[START OF Text passage]

3

Our users experience slow session performance at times during normal work hours. Applications (IE, Office Apps etc.) are slow to respond so is switching between them. This problem happens sporadically and below is some troubleshooting that took place.

We started gathering performance counters through the day and asked that users report when the slowdowns occur. See below for the graphs that show disk performance. The arrows point to the times when users reported slowdowns, and show that the problem is disk related.

Disk use graphs

Can anyone suggest further troubleshooting in order to track the culprit process/application?

Some server specs [OS: Server 2003 32bit Enterprise with /PAE flag] [RAM: 32GB] [CPU: 2xQuad Core @ 2.27Ghz] [HD: RAID5 1.2GB 3xSAS 10,000RPM HD. Controller has no battery and write cache is disabled]

Using Process Explorer i can take a look at processes and track which do the most disk reads/writes.

Processes with highest DISK WRITES: System, ccSvcHst.exe (Symantec Process), FireFox.exe

Processes with highest DISK READS: winlogon.exe, firefox.exe, explorer.exe

Processes with highest DISK WRITE BYTES: System, firefox.exe, ccSvcHst.exe

Processes with highest DISK READ BYTES: System, winlogon.exe, firefox.exe

MikeM
  • 41

2 Answers2

4

Write caching disabled and RAID5? That is a particularly underperforming combination of bad. Windows stands on the user profiles, so the appdata and registry activity alone would surface this issue on such a poor-performing storage subsystem. There could be other aggravating factors, such as the default registry lazy flush interval is too frequent.

The registry lazy flush interval may be increased by adjusting the following DWORD registry value:

Key: HKLM\System\CurrentControlSet\Control\Session Manager\Configuration Manager  
Value: RegistryLazyFlushInterval 

Use 60 (decimal) to specify 60 seconds. I believe the default value is 5 seconds.

The registry in particular is pre-disposed to locking issues. One issue we encountered on Windows Server 2003 manifested after an Internet Explorer security hotfix, and was related to the Browser Helper Object for Java. You can read more about that here:

https://serverfault.com/a/110242/20701

20 users seems a bit low to experience performance issues, however it's difficult to know because that is really based on the applications in use and the user type/behavior. While you may be able to address some of the issues by increasing the lazy flush interval or ruling out the Java BHO, I would start by addressing the problematic disk subsystem.

Greg Askew
  • 39,132
1

I'm going to suggest that your culprit probably is not an application or process, but that you're simply trying to push too much read/write for your card or disks (in that configuration). RAID5 is a parity RAID, which means that for any single write, there's actually a corresponding parity calculation (and thus, an additional write) on each drive in the array, which means that random write performance on RAID 5 arrays tends to be pretty bad.

See our canonical RAID levels thread Q&A here, but in general you only want to use parity RAID when the majority of the disk load is reads, like on a read-only or rarely written to file share, for example. (And for the problems most all of us have run across recovering a broken parity RAID array, you'll find many SAs try to avoid parity RAID in general, when at all possible).

The fact that your OS is on the same RAID5 volume as everything else, and you have multiple client accessing data simultaneously is just a recipe for this kind of problem in my experience, and my solution (assuming 6 drives in your server) would [probably] be to break the array into two - use a 2 drive mirror RAID for the OS, and a 4 drive RAID 10 for the rest. Honestly though, as long as you get out of the RAID5 situation, and switch to a RAID level better suited for your needs (like RAID 10), you'll be in much better shape.

HopelessN00b
  • 54,273

[END OF Text passage]

Set problem A> What value does the first reply in the forum thread on slow server performance recommend for RegistryLazyFlushInterval?
Set problem B> From the forum thread on slow server performance, extract the passage starting with "https://serverfault.com/a/110242/20701" and going on through "problematic disk subsystem.".

[START OF Information shown]

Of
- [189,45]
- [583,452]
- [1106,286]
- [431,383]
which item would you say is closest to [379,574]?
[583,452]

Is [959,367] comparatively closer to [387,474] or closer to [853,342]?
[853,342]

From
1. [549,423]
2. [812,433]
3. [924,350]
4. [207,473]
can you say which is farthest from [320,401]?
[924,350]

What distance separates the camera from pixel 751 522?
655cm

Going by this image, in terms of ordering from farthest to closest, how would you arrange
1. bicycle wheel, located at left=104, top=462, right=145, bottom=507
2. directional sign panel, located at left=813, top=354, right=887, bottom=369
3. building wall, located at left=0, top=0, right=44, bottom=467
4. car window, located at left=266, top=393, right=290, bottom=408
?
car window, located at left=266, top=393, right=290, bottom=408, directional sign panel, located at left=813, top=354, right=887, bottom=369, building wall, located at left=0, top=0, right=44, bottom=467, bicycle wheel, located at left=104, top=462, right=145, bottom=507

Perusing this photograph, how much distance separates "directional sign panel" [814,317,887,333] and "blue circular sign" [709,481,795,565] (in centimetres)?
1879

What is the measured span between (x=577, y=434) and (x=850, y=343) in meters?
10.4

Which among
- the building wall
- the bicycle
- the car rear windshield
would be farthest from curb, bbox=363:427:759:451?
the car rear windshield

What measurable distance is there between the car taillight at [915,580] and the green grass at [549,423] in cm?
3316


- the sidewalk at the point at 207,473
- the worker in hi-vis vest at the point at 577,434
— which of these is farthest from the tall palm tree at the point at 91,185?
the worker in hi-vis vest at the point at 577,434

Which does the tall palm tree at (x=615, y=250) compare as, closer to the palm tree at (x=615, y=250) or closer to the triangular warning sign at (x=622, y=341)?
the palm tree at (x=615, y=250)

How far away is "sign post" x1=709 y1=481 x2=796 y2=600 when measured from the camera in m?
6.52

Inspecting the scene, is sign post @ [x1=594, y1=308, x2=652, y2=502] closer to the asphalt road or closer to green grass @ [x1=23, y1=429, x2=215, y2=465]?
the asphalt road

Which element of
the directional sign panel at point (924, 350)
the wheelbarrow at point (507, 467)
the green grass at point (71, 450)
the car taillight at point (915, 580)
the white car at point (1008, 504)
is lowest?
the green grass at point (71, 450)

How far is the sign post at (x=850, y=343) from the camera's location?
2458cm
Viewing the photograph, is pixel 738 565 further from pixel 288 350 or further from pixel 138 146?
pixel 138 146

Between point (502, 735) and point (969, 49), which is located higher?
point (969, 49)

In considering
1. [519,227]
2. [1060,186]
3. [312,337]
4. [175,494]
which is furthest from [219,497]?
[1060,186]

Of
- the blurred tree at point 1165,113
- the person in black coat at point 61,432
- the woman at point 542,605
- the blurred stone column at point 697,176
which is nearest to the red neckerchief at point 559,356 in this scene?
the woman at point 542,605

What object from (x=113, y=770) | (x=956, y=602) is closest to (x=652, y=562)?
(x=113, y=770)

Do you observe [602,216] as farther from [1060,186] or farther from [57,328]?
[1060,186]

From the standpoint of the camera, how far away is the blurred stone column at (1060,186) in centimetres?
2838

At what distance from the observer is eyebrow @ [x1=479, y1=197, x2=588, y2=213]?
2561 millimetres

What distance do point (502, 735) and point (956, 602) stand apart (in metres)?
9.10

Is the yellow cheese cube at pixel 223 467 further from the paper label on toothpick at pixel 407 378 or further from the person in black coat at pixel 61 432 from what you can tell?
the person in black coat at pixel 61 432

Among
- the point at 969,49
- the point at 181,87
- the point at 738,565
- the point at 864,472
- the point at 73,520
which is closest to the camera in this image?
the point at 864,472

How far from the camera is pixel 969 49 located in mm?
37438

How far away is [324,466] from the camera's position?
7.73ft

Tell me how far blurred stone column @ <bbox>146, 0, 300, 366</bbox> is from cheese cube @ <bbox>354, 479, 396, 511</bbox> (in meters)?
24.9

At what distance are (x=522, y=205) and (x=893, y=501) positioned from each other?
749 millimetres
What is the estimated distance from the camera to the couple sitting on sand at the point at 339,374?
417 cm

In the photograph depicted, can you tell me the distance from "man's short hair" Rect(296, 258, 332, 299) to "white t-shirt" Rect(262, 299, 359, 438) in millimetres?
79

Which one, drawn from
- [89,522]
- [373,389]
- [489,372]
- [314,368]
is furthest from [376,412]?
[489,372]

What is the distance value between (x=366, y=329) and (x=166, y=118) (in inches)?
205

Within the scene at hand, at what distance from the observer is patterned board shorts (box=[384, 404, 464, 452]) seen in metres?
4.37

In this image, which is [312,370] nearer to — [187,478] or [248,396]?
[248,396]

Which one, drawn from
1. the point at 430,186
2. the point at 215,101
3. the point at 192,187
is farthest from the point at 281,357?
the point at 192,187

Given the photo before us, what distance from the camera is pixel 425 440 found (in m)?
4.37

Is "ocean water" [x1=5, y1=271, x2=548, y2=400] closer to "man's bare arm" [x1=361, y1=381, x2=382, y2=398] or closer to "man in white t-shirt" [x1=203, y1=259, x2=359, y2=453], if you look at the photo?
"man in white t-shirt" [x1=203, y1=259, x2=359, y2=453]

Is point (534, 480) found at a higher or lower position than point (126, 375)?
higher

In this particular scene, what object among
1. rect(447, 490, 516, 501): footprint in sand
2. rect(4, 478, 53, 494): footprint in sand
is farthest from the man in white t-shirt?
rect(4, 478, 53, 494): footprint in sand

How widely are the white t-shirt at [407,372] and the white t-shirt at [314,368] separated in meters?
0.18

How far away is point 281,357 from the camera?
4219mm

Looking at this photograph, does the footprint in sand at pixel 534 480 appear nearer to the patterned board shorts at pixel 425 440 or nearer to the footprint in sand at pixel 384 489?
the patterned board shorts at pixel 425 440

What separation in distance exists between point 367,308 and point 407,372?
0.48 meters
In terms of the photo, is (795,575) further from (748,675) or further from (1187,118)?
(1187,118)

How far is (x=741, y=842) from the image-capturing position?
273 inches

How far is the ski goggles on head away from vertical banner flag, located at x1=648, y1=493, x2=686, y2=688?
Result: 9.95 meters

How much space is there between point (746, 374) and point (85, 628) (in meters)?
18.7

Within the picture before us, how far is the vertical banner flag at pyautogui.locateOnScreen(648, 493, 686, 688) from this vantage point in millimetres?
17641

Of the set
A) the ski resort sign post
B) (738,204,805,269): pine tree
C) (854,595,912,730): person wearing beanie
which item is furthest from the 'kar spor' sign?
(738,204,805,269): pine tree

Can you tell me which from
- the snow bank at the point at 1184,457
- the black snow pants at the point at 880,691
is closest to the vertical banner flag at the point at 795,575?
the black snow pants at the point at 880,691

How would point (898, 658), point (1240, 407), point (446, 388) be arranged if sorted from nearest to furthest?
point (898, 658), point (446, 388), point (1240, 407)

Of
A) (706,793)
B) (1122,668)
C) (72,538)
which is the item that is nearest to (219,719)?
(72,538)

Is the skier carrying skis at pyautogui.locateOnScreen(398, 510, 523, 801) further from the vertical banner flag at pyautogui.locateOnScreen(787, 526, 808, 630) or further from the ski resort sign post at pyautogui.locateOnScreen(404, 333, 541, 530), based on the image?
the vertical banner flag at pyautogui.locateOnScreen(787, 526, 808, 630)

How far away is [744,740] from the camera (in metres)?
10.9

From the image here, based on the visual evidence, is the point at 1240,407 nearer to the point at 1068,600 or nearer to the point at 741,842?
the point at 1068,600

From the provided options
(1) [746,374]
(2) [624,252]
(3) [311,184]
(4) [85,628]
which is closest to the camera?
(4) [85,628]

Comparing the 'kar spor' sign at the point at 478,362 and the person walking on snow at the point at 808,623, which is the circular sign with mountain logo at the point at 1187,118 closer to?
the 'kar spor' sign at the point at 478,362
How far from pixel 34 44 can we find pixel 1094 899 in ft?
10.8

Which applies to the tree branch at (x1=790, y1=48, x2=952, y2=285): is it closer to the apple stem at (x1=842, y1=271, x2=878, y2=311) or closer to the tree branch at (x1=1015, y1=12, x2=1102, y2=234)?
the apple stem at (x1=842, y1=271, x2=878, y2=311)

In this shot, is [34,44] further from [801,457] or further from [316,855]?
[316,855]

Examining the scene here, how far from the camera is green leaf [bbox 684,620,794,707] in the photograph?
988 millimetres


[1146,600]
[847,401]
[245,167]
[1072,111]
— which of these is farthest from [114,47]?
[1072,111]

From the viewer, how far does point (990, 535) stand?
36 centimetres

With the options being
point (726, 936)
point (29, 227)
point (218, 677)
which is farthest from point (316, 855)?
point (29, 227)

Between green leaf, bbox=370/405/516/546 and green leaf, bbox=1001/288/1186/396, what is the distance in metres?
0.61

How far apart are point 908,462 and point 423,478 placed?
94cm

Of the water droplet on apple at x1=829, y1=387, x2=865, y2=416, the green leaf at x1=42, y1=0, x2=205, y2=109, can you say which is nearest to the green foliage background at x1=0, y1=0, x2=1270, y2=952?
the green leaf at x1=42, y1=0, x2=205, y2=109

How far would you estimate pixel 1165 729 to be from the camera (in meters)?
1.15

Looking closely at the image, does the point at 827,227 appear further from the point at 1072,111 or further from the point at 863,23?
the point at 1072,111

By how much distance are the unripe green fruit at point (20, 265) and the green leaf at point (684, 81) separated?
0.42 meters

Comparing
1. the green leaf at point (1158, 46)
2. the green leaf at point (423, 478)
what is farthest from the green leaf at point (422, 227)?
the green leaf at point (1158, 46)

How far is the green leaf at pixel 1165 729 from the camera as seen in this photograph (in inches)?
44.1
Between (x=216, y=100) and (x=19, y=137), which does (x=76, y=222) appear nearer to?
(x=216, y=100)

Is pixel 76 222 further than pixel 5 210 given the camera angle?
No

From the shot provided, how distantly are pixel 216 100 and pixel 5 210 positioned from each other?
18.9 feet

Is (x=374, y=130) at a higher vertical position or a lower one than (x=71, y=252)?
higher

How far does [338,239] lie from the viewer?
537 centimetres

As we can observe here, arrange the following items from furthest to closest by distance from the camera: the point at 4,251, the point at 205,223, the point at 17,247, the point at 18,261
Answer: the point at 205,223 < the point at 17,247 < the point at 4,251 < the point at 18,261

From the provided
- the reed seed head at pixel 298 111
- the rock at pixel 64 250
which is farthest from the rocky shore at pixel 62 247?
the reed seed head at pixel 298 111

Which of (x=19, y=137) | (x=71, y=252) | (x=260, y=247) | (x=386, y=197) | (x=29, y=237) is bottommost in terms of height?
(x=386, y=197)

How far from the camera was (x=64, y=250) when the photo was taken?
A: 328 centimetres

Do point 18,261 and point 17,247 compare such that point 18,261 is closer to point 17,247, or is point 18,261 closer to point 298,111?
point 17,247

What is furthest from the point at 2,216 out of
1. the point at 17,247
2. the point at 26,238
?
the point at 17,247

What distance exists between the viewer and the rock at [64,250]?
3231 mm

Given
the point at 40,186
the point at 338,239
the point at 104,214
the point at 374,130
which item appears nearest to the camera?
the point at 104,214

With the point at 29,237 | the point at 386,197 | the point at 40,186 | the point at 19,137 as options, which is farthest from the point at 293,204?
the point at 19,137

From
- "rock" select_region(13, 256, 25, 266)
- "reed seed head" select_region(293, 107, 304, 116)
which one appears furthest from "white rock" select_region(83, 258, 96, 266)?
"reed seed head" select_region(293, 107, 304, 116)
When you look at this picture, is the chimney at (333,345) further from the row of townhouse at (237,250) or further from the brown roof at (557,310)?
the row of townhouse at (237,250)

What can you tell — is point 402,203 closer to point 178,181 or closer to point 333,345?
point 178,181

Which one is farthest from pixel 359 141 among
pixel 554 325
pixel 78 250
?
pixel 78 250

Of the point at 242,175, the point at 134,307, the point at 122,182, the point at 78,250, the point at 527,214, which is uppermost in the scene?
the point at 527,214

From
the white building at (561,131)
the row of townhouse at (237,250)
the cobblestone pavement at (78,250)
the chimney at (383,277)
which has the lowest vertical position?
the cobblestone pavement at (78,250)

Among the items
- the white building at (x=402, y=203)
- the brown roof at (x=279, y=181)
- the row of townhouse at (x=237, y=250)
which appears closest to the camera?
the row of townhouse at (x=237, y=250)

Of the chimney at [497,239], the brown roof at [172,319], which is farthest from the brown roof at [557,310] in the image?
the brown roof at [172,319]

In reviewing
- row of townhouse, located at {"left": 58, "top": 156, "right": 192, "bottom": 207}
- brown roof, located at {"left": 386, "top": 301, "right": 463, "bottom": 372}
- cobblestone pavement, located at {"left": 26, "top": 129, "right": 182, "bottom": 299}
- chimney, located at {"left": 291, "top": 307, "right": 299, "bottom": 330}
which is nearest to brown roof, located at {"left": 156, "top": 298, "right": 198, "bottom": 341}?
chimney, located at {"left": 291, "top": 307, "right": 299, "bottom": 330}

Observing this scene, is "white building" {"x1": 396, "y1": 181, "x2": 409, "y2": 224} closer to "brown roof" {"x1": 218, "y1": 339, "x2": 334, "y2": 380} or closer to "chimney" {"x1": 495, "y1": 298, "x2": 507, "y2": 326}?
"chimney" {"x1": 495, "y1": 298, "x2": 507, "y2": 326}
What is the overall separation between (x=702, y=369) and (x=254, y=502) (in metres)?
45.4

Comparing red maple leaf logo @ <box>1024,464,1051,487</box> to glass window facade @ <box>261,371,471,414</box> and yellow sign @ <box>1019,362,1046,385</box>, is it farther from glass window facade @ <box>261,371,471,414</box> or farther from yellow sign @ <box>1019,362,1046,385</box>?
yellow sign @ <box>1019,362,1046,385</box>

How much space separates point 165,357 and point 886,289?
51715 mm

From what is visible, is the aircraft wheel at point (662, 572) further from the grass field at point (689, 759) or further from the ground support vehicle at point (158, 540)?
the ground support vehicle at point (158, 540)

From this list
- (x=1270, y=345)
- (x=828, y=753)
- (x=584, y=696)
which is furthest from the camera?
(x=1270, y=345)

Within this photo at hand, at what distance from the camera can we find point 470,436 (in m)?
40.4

[END OF Information shown]

Finished answer A> 60 (decimal), which sets the interval to 60 seconds.

Finished answer B>
https://serverfault.com/a/110242/20701

20 users seems a bit low to experience performance issues, however it's difficult to know because that is really based on the applications in use and the user type/behavior. While you may be able to address some of the issues by increasing the lazy flush interval or ruling out the Java BHO, I would start by addressing the problematic disk subsystem.